▶ _YOUR TASKS_
a) In the blog post about the cover of Cris Mazza's memoir, when was the cover of SOMETHING WRONG WITH HER changed?
b) Continue the blog post about the cover of Cris Mazza's memoir from its final sentence.
[TEXT — start]
In today’s jmwwblog, Cris Mazza discusses the origins of the cover art of her new memoir, SOMETHING WRONG WITH HER as part of her virtual book tour.
The cover of SOMETHING WRONG WITH HER was changed after the original release date. Needless to say, this is a very unusual occurrence and not one that is usually advantageous to a book’s entrance into the world. In the case of this book, however, it’s part of the whole story. Since I couldn’t get the cover-change into the text of the book itself, I’m happy to have it play out here.
[TEXT — finish]
[STUDY MATERIAL — start]
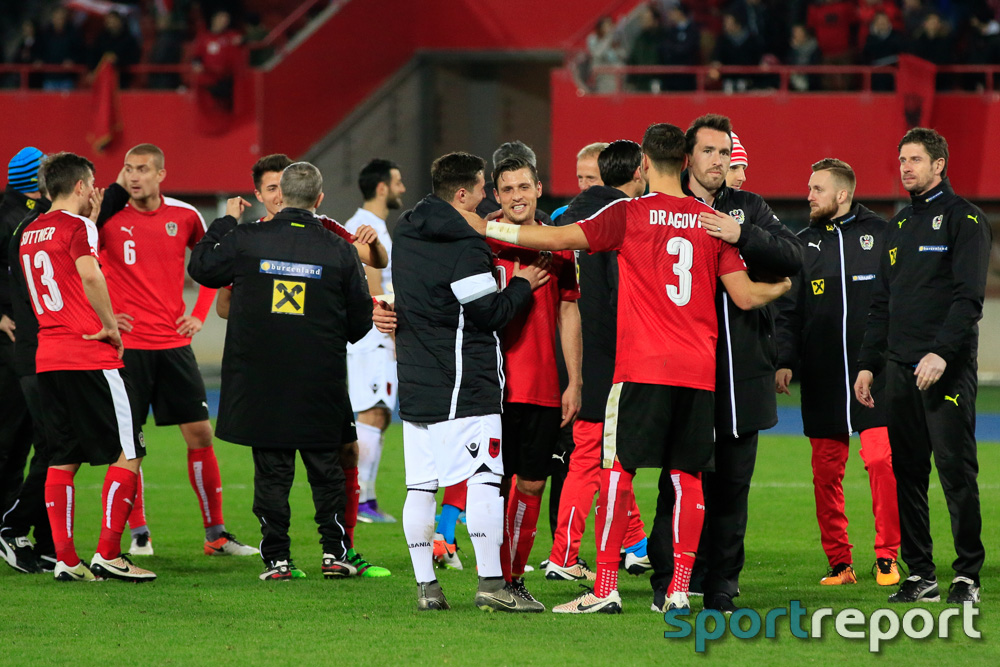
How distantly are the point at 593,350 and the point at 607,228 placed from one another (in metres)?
1.31

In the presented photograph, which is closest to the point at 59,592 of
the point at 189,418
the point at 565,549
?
the point at 189,418

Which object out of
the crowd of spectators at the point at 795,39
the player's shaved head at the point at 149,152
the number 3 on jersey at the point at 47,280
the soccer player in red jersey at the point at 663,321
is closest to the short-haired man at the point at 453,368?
the soccer player in red jersey at the point at 663,321

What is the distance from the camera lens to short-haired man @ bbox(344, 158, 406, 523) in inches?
347

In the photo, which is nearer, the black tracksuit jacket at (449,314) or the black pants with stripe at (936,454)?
the black tracksuit jacket at (449,314)

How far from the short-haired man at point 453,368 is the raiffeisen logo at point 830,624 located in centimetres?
85

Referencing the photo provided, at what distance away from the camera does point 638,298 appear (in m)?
5.47

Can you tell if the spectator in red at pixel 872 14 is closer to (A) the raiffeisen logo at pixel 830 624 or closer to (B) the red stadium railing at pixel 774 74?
(B) the red stadium railing at pixel 774 74

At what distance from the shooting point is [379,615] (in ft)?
18.9

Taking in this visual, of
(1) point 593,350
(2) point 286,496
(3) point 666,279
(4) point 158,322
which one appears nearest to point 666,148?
(3) point 666,279

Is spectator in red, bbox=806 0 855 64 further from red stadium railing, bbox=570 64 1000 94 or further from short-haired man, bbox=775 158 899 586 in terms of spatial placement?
short-haired man, bbox=775 158 899 586

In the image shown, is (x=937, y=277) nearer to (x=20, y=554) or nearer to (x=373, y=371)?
(x=373, y=371)

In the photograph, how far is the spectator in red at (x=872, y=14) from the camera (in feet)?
61.6

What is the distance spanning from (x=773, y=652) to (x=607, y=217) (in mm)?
1906

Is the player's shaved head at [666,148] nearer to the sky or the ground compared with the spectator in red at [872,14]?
nearer to the ground
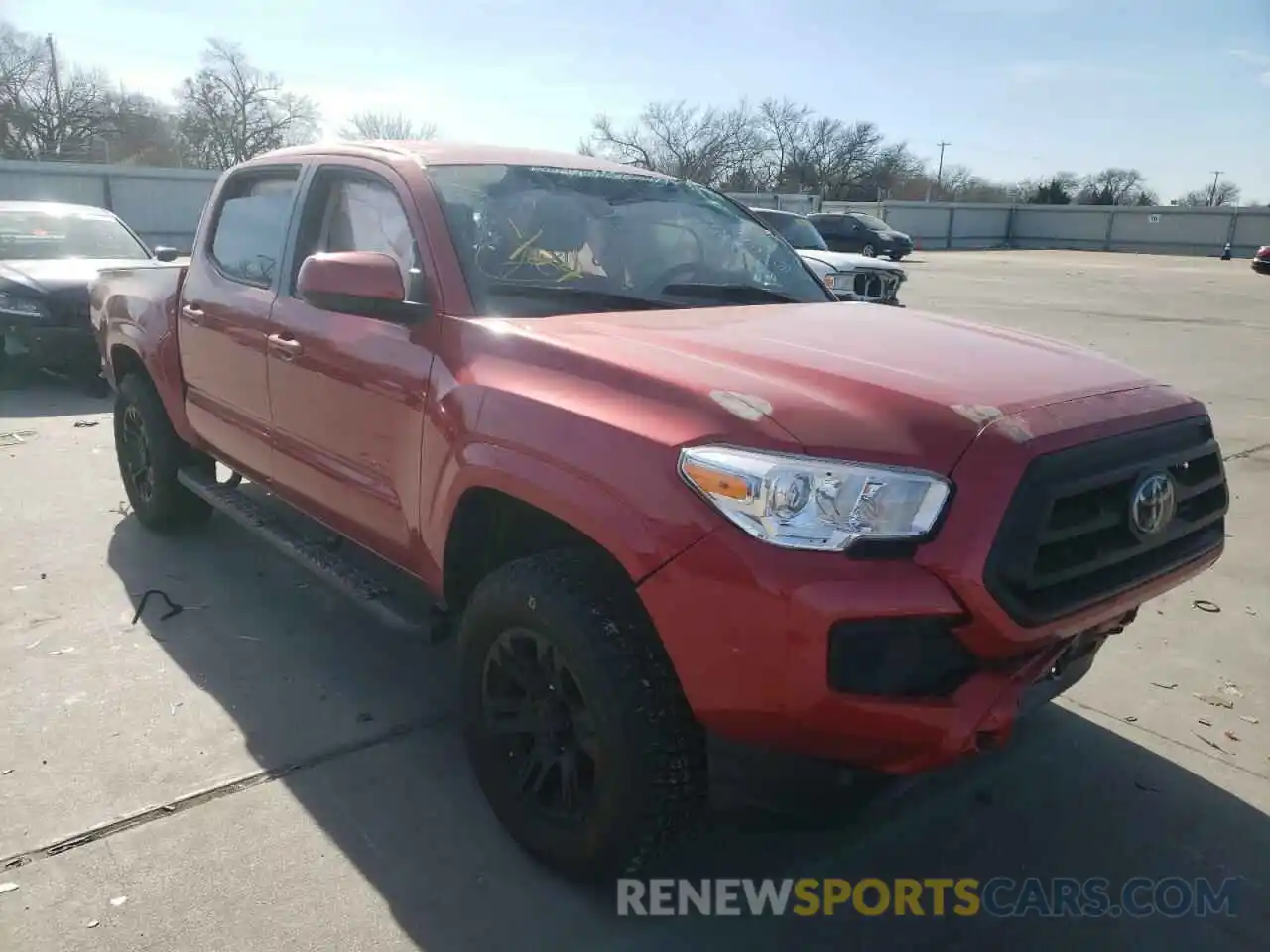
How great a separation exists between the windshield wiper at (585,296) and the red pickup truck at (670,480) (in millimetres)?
12

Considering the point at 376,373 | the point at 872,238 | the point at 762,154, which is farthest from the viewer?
the point at 762,154

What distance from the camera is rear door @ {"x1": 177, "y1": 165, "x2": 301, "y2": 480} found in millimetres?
3863

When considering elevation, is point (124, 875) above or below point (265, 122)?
below

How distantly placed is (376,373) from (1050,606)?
2.07 meters

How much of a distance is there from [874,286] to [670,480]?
40.2ft

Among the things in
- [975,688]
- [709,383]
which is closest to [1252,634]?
[975,688]

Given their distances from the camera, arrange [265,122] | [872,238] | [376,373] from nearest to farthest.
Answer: [376,373]
[872,238]
[265,122]

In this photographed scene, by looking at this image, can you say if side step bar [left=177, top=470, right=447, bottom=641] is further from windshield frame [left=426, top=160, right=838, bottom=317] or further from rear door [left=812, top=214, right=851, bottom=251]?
rear door [left=812, top=214, right=851, bottom=251]

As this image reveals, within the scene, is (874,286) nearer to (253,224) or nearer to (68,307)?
(68,307)

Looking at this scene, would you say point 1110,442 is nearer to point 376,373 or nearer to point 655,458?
point 655,458

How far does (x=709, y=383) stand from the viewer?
2250 mm

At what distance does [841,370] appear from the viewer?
2.36 metres

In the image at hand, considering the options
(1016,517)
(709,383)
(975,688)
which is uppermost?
(709,383)

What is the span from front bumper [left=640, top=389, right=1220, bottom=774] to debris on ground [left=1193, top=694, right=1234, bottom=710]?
1927 millimetres
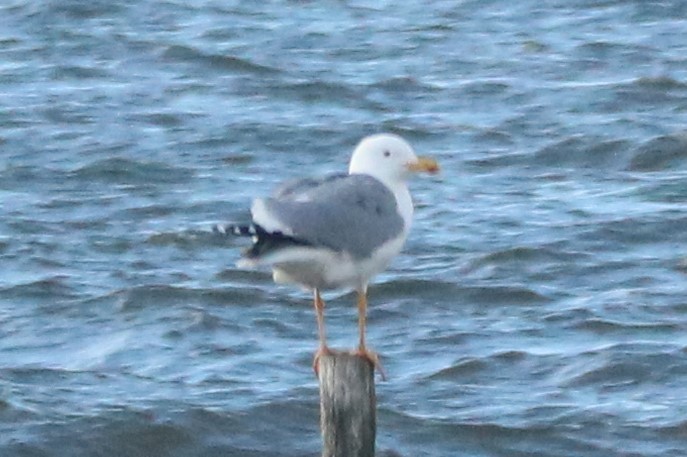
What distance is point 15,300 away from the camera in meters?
10.8

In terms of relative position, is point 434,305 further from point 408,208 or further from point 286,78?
point 286,78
[STUDY MATERIAL — finish]
▶ _REPLIES_
a) After the original release date.

b)
The original cover existed for a full year before the release date, residing on my publisher’s forthcoming-books page. When I first saw the concept, I liked it. The book’s interior format contains images from a handwritten 30-year-old journal. Designed by my publisher, Debra Di Blasi, the original cover had a page of that journal as a screened background, and utilized notebook paper “holes” as a motif (inside the book as well). Because there is a “real-time” aspect to the memoir—including revision comments in sidebars—we used my handwriting to edit the subtitle to highlight that motif. Because the content of the memoir includes female sexual dysfunction (the medical term), my publisher thought it would benefit marketability to include the controversial word “frigidity” on the cover, but in my handwriting as an author-edit because I had discussed the inflammatory nature of the word inside the book. The military-font “stamping” of the word “wrong” in the middle of the title seemed to suit the theme of women viewing themselves as inadequate, or just plain “wrong,” in the face of culture’s capricious standards. It was a piece of a phrase that appeared many times in the hand-written journal, and obviously also points to the topic of sexual dysfunction.
But something happened on the way to the printer.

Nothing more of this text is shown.